--- START ---
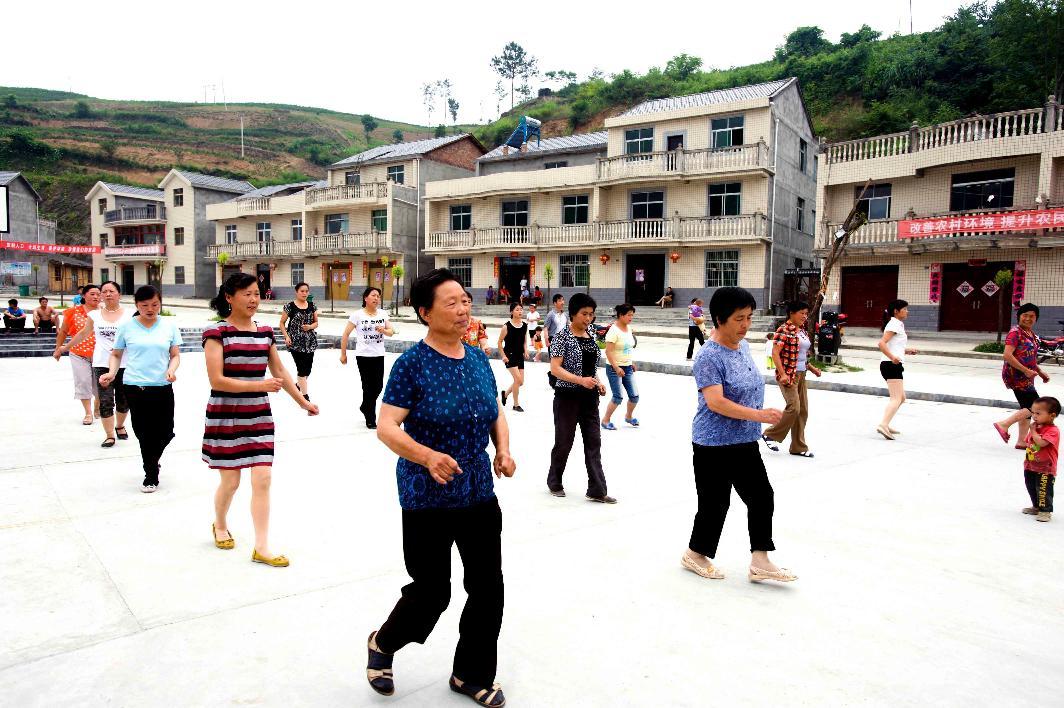 双湾村头广场舞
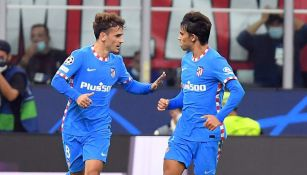 Griezman y João Félix celebran un gol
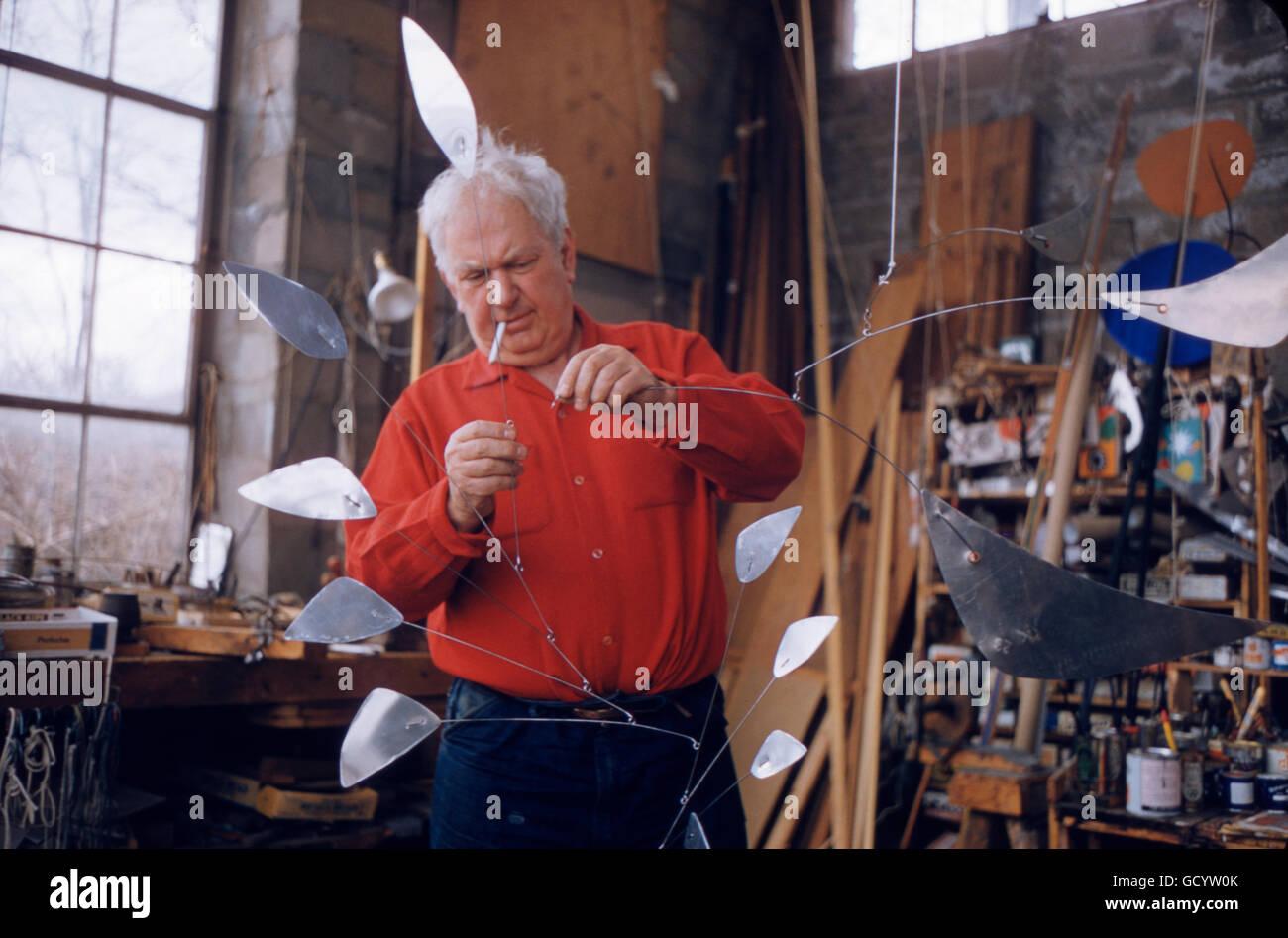 Alexander Calder dans son atelier, dans sa maison de Roxbury, dans le Connecticut. Photo Stock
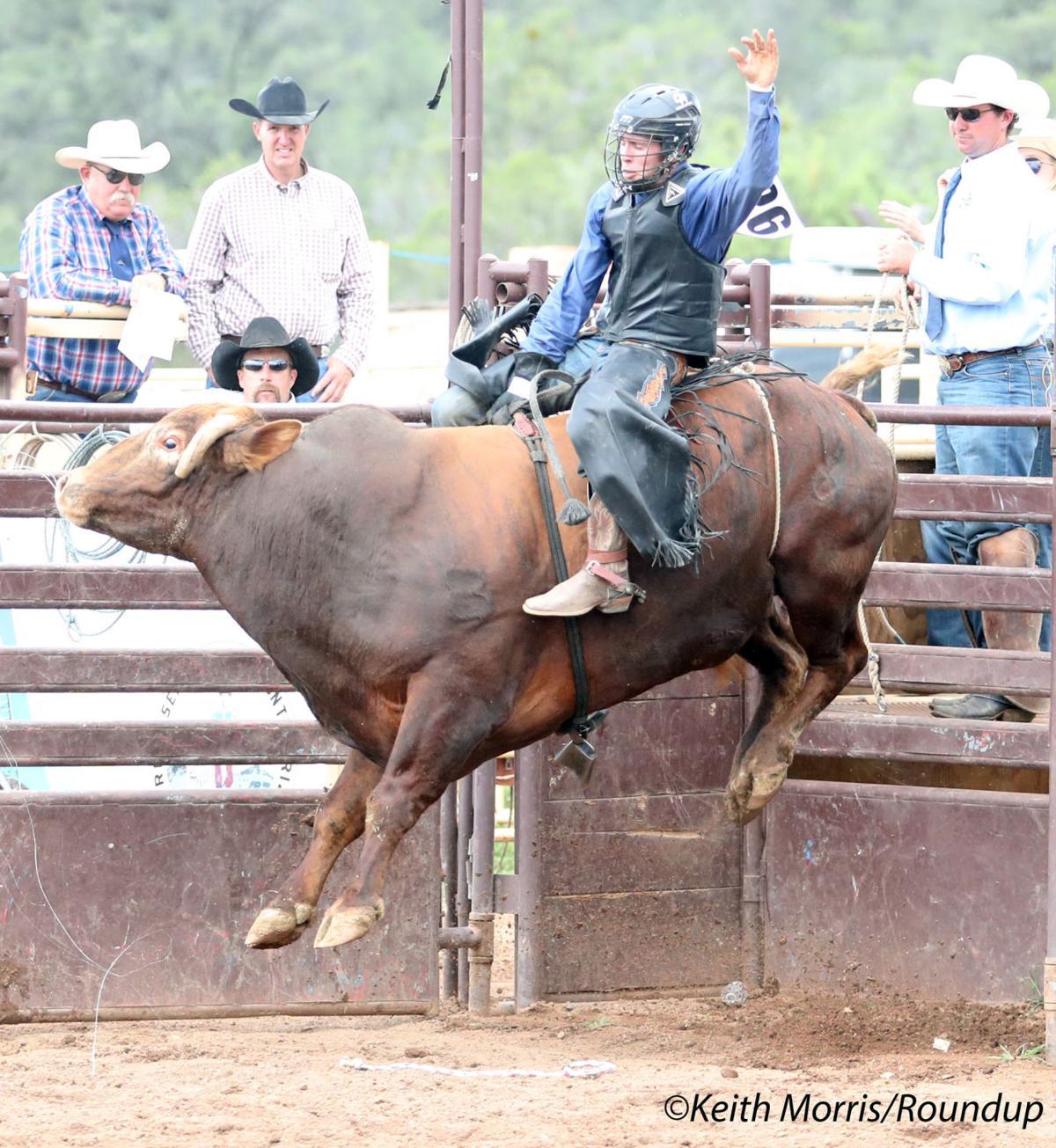 wm c300 Bull Riding-Sean Peterson-Bad Guy A95I1350.jpg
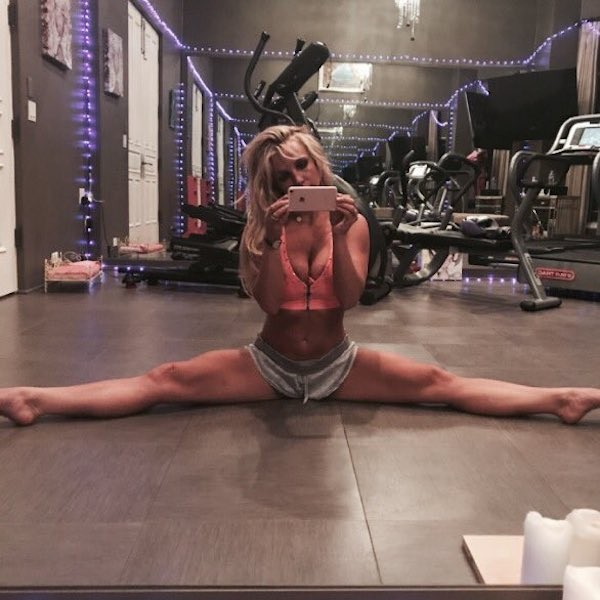 A cantora Britney Spears na academia (Foto: Twitter)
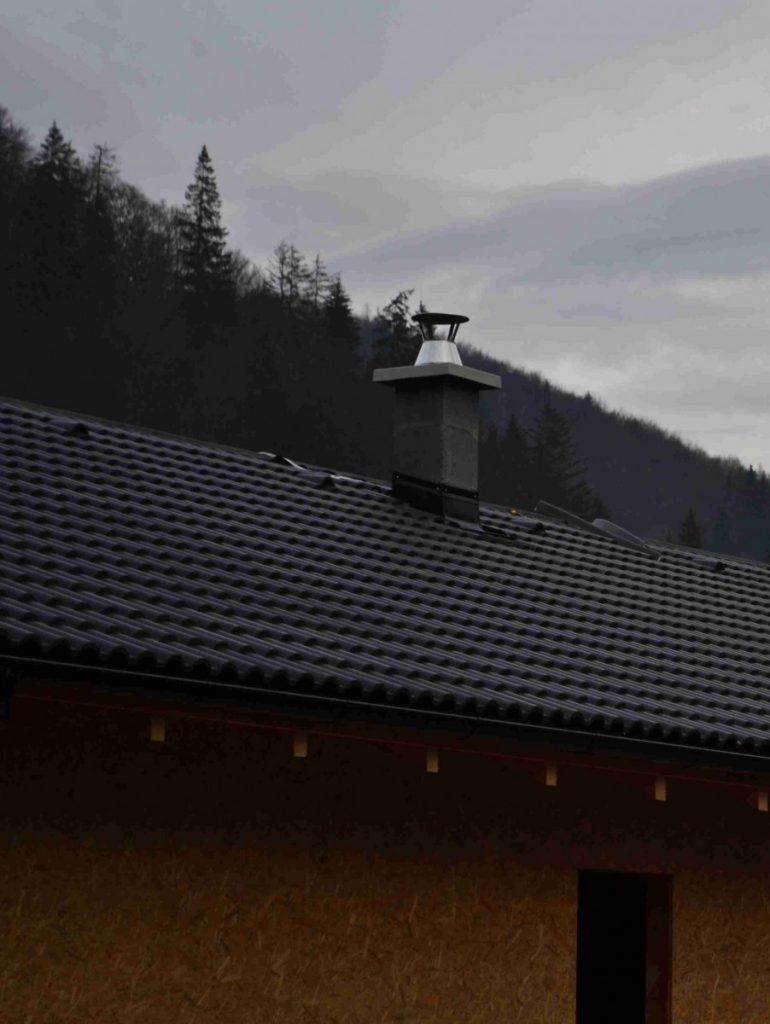 chmúrny pohľad na olemovaný komín s horou v pozadí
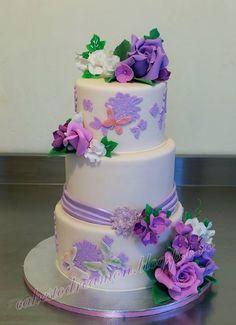 . Cupcake Cakes, Cupcakes, Wedding Styles, Wedding Cakes, Purple, Desserts, Beautiful, Fashion, Decorating Cakes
--- END ---
**WORK ORDER**
Omit any images, then output the listing exactly.

**OUTPUT**
 双湾村头广场舞
 Griezman y João Félix celebran un gol
 Alexander Calder dans son atelier, dans sa maison de Roxbury, dans le Connecticut. Photo Stock
 wm c300 Bull Riding-Sean Peterson-Bad Guy A95I1350.jpg
 A cantora Britney Spears na academia (Foto: Twitter)
 chmúrny pohľad na olemovaný komín s horou v pozadí
 . Cupcake Cakes, Cupcakes, Wedding Styles, Wedding Cakes, Purple, Desserts, Beautiful, Fashion, Decorating Cakes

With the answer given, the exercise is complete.